(Spatial reasoning records)
Start

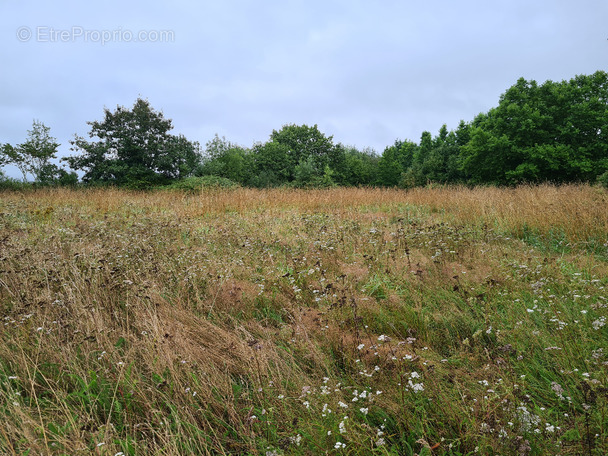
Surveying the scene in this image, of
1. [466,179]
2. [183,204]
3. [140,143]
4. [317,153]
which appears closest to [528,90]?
[466,179]

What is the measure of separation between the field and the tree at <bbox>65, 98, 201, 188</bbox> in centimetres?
2253

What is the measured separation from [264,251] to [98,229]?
403cm

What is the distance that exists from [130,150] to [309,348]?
28520mm

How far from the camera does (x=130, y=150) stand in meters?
26.5

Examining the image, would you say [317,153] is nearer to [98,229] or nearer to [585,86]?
[585,86]

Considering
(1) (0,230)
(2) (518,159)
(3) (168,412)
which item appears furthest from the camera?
(2) (518,159)

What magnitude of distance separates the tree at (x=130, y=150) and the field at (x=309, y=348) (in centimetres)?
2253

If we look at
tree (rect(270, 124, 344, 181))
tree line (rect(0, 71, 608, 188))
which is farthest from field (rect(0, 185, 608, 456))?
tree (rect(270, 124, 344, 181))

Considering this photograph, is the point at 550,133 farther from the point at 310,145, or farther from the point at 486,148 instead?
the point at 310,145

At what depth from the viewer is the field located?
186 centimetres

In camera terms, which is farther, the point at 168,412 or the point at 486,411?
the point at 168,412

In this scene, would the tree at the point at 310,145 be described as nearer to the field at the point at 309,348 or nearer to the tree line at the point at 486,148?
the tree line at the point at 486,148

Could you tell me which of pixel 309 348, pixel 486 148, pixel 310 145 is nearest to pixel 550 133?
pixel 486 148

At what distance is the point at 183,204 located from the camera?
39.7 feet
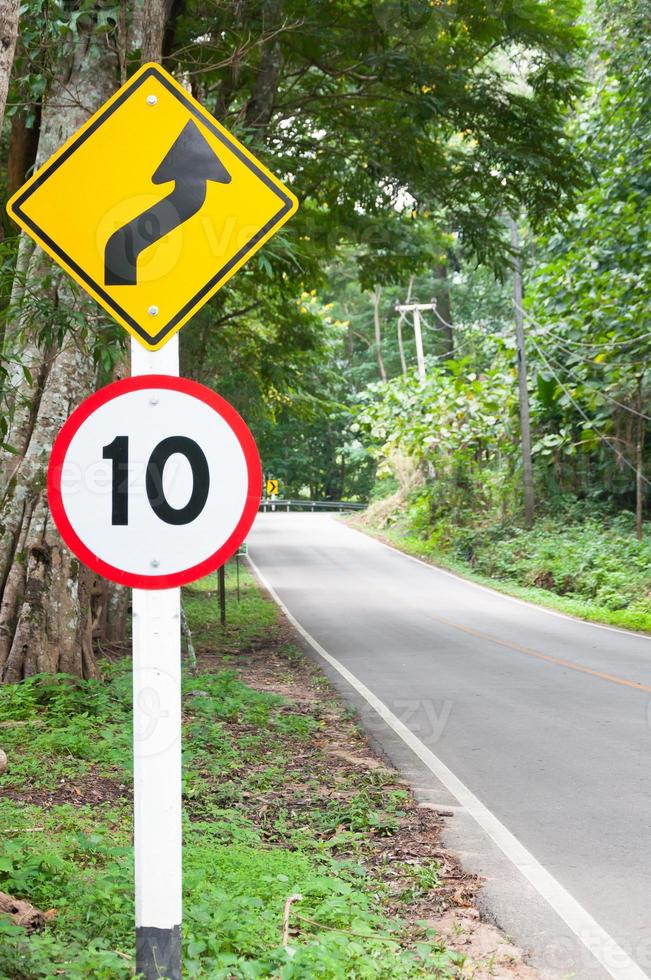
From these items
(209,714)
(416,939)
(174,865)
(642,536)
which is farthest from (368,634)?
(174,865)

End

→ **WHAT YOU HAVE TO DO**
Put all the lines of the material above into a numbered list, skipping the blank lines. Leave the pictures out of your list.

→ **SOLUTION TO THIS TASK**
1. Surveying the scene in this image, of
2. 1. [466,179]
3. 2. [183,204]
4. 3. [140,143]
5. 4. [317,153]
6. which appears closest to [528,90]?
7. [466,179]
8. What is the measure of separation between the field and the tree at <bbox>65, 98, 201, 188</bbox> in centimetres?
9. 2253
10. What is the measured separation from [264,251] to [98,229]?
11. 403cm
12. What is the distance that exists from [130,150] to [309,348]?
13. 28520mm
14. How far from the camera does (x=130, y=150) stand in meters?
15. 26.5
16. Examining the image, would you say [317,153] is nearer to [98,229] or nearer to [585,86]?
17. [585,86]
18. Considering
19. (1) (0,230)
20. (2) (518,159)
21. (3) (168,412)
22. which item appears furthest from the camera?
23. (2) (518,159)
24. What magnitude of distance separates the tree at (x=130, y=150) and the field at (x=309, y=348) (in centimetres)?
25. 2253
26. If we look at
27. tree (rect(270, 124, 344, 181))
28. tree line (rect(0, 71, 608, 188))
29. which is farthest from field (rect(0, 185, 608, 456))?
30. tree (rect(270, 124, 344, 181))
31. Considering this photograph, is the point at 550,133 farther from the point at 310,145, or farther from the point at 486,148 instead?
32. the point at 310,145
33. At what depth from the viewer is the field located?
34. 186 centimetres
35. In camera terms, which is farther, the point at 168,412 or the point at 486,411?
36. the point at 168,412
37. In this scene, would the tree at the point at 310,145 be described as nearer to the field at the point at 309,348 or nearer to the tree line at the point at 486,148?
38. the tree line at the point at 486,148
39. Could you tell me which of pixel 309 348, pixel 486 148, pixel 310 145 is nearest to pixel 550 133?
40. pixel 486 148
41. At what distance is the point at 183,204 located from the camera?
42. 39.7 feet
43. From these items
44. (209,714)
45. (416,939)
46. (174,865)
47. (642,536)
48. which is farthest from (368,634)?
49. (174,865)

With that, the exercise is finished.